Segundo o Sinduscon, o objetivo foi esclarecer pontos do novo sistema que substituirá ISS, ICMS, PIS e Cofins pelo IBS (Imposto sobre Bens e Serviços) e pela CBS (Contribuição sobre Bens e Serviços). Conforme o especialista Fábio Ferron, o modelo exige adaptações nas empresas, como contabilidade por obra, segregação de receitas e validação de fornecedores para a correta apropriação de créditos. Ele reforçou que, a partir de 2026, a emissão de nota fiscal será obrigatória para todas as empresas do setor.
De acordo com Ferron, a Reforma pode alterar o custo das obras, a depender da capacidade de organização interna de cada empresa, especialmente no que diz respeito à gestão de insumos, créditos tributários e estruturação de contratos. Ele destacou que a formação de preços precisará considerar custo, margem e incidência tributária, incluindo créditos e débitos previstos no novo sistema.
O especialista também observou que a transição pode afetar a competitividade entre regiões e entre empresas de diferentes portes. Segundo ele, organizações com menor estrutura podem enfrentar mais dificuldades na implementação de sistemas, treinamentos e processos.
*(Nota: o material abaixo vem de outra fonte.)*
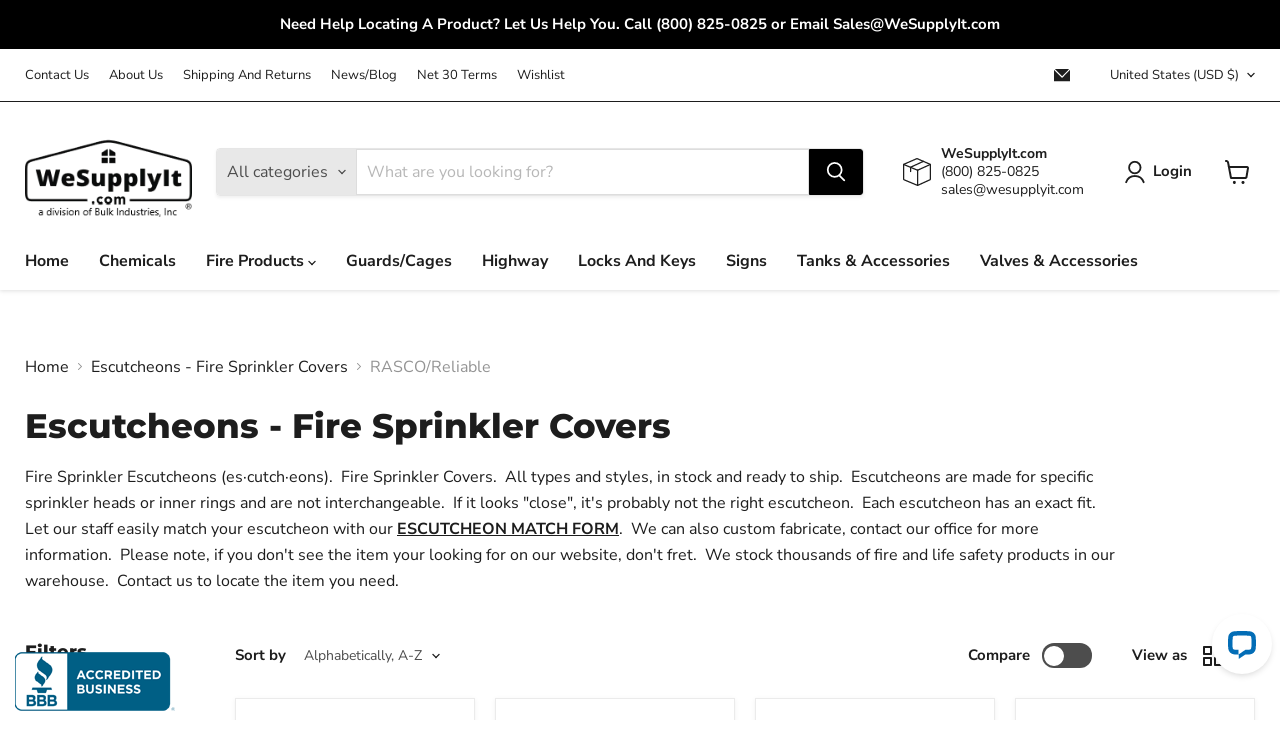

--- FILE ---
content_type: application/javascript; charset=UTF-8
request_url: https://api.livechatinc.com/v3.6/customer/action/get_dynamic_configuration?x-region=us-south1&license_id=11686827&client_id=c5e4f61e1a6c3b1521b541bc5c5a2ac5&url=https%3A%2F%2Fwesupplyit.com%2Fcollections%2Fescutcheons-fire-sprinkler-covers%2Fmanufacturer_rasco-reliable&channel_type=code&implementation_type=Shopify&jsonp=__qi3x4oy5jc
body_size: 204
content:
__qi3x4oy5jc({"organization_id":"905440fe-5d52-4c7c-b783-a92623a5eab6","livechat_active":true,"livechat":{"group_id":0,"client_limit_exceeded":false,"domain_allowed":true,"config_version":"2356.0.1.663.34.25.8.1.9.1.7.23.1","localization_version":"6bb83031e4f97736cbbada081b074fb6_201e82895afcf3a5f6064cfa6bcdd5e9","language":"en"},"default_widget":"livechat"});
Ferron ressaltou ainda que a relação com fornecedores ganhará importância, já que apenas insumos com documentação fiscal regular gerarão créditos.
Entre os ajustes imediatos recomendados pelo especialista, estão: organização interna para emissão obrigatória de notas fiscais, revisão de contratos e fornecedores, adequação de controles para apuração de tributos por obra, simulações de preço e treinamentos voltados à governança fiscal.
O Sinduscon informou que continuará promovendo debates e ações de capacitação para apoiar o setor no período de transição. Segundo a entidade, o acompanhamento técnico é essencial para que as empresas mantenham competitividade com o novo modelo tributário.